Four courageous and tireless advocates for human rights are the 2015 recipients of the prestigious Alison Des Forges Award for Extraordinary Activism, Human Rights Watch said on Tuesday.
The winners, leading voices for justice in their countries, are Nisha Ayub, a leading human rights defender on transgender rights in Malaysia; Yara Bader, a journalist and human rights activist who works to expose the detention and torture of journalists in war-torn Syria; Khadija Ismayilova, a prominent investigative journalist who has dedicated her life to fighting for human rights in the former Soviet republic of Azerbaijan; and Nicholas Opiyo, a leading human rights lawyer and founder of the human rights organization Chapter Four Uganda, who has worked tirelessly to defend civil liberties in Uganda.

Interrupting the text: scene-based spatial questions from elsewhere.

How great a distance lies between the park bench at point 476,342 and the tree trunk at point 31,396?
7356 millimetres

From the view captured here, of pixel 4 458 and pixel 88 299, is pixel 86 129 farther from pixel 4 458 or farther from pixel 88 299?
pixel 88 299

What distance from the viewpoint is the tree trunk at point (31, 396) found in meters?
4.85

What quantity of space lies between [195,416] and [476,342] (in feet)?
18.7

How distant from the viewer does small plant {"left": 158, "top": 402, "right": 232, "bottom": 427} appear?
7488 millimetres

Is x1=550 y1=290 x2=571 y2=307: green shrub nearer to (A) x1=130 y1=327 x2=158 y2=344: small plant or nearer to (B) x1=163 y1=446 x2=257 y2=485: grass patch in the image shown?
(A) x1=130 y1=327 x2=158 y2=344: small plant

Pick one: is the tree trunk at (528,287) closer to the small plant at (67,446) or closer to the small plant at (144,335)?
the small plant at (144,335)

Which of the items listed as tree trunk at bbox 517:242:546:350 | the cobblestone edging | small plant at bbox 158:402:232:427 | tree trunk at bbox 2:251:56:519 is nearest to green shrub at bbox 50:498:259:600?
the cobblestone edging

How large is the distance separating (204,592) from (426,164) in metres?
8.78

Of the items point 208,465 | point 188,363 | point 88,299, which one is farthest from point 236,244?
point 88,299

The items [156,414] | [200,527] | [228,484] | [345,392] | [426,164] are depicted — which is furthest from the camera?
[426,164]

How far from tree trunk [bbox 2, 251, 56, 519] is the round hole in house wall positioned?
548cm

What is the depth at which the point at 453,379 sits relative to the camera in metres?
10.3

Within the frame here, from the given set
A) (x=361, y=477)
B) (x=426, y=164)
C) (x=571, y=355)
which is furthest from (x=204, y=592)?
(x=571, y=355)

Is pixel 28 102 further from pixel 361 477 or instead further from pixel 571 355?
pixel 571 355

Ismayilova is currently behind bars and on trial on bogus tax and other charges brought in retribution for her reporting.
"The Alison Des Forges Award honors people who work courageously and selflessly to defend human rights, often in dangerous situations and at great personal sacrifice," said the executive director of Human Rights Watch, Kenneth Roth.
"The honorees have dedicated their lives to defending the world's most oppressed and vulnerable people," she added.
The award is named for Dr. Alison Des Forges, senior adviser at Human Rights Watch for almost two decades, who died in a plane crash in New York State on February 12, 2009.
Ayub will be honored in Amsterdam; Bader in London and Paris; Ismayilova in Munich and Geneva; and Opiyo in Santa Barbara and Los Angeles.
Father Kinvi will tour North America and will be honored at dinners in New York, San Francisco, Silicon Valley, and Toronto. Dr. Rajagopal will be honored in Hanover.